Validate Binary Search Tree

Source

LintCode 95

LeetCode 98

Problem

Given a binary tree, determine if it is a valid binary search tree (BST).

Assume a BST is defined as follows:

• The left subtree of a node contains only nodes with keys less than the node's key.
• The right subtree of a node contains only nodes with keys greater than the node's key.
• Both the left and right subtrees must also be binary search trees.
• A single node tree is a BST

Example

  2
 / \
1   4
   / \
  3   5

Solution

There are two solutions two this code. One solution is to use a min and max to check if the current node's value is within the valid range.

public boolean isValidBST(TreeNode root) {
    return isValidBST(root, null, null);
}

public boolean isValidBST(TreeNode root, Integer min, Integer max) {
    if (root == null) return true;
    if ((min == null || root.val > min) && (max == null || root.val < max)) {
        return isValidBST(root.left, min, root.val) && isValidBST(root.right, root.val, max);
    }
    return false;
}

Note that the min and max here are Integer instead of int.
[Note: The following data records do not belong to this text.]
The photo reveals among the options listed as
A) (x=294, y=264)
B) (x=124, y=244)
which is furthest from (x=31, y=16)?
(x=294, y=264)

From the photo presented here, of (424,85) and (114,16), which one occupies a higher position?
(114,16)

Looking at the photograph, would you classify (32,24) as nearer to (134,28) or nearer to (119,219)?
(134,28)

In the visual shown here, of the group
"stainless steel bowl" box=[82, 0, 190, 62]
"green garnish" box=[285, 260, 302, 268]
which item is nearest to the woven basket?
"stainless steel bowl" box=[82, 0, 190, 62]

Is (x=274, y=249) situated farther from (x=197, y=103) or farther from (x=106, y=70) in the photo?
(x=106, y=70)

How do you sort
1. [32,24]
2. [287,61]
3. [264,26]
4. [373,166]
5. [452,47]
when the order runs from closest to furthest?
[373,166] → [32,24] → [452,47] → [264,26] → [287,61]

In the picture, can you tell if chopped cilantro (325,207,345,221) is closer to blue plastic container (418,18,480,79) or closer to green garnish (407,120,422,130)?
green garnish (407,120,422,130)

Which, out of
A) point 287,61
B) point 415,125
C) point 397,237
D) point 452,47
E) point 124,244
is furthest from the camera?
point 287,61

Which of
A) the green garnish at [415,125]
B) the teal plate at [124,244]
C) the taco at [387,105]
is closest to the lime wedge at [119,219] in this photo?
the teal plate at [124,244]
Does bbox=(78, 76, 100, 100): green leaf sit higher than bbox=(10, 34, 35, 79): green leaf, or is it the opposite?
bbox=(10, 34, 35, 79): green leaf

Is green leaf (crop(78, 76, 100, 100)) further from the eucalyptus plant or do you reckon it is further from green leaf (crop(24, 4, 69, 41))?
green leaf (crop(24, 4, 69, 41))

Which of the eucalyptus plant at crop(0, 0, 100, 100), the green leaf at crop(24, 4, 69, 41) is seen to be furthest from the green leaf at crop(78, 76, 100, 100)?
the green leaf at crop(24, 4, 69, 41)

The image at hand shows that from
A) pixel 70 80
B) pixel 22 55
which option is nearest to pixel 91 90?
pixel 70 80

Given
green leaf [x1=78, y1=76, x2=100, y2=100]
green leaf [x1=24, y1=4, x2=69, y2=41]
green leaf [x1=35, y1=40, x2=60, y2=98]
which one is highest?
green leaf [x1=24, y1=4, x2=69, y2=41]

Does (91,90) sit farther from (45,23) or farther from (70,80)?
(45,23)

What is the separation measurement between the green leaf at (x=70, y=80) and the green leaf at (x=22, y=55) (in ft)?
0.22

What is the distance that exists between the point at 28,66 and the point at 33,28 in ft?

Why? Because for int there's no absolutely invalid value. If we use Integer.MIN_VALUE as the lower-bound initially, our method will return false if the root node value is equal to Integer.MINVALUE. In order to take care of that corner case, we have to use Integer and pass in null initially.
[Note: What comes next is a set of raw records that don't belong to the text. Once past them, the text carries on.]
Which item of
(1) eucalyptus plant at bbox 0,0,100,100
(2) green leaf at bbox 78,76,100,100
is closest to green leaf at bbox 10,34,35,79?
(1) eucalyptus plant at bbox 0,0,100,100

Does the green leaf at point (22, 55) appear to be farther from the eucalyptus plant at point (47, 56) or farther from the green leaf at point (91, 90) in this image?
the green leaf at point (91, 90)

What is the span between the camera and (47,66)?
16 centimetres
The Second solution uses in-order traversal. If you print a BST with in-order, it should be a sorted array with ascending order. Therefore, we can easily verify if the tree is a BST by comparing with previous node during a in-order traversal.

public boolean isValidBST(TreeNode root) {
    Integer n = null;
    return isValidBSTInOrder(root, Arrays.asList(n));
}

public boolean isValidBSTInOrder(TreeNode root, List<Integer> value) {
    if (root == null) return true;

    if (isValidBSTInOrder(root.left, value)) {
        Integer v = value.get(0);
        if (v == null || v < root.val) {
            value.set(0, root.val);
            return isValidBSTInOrder(root.right, value);
        }
    }
    return false;
}

The reason to use a List here is to remember the previous visited node across recursion, otherwise you could use a global variable to do the same.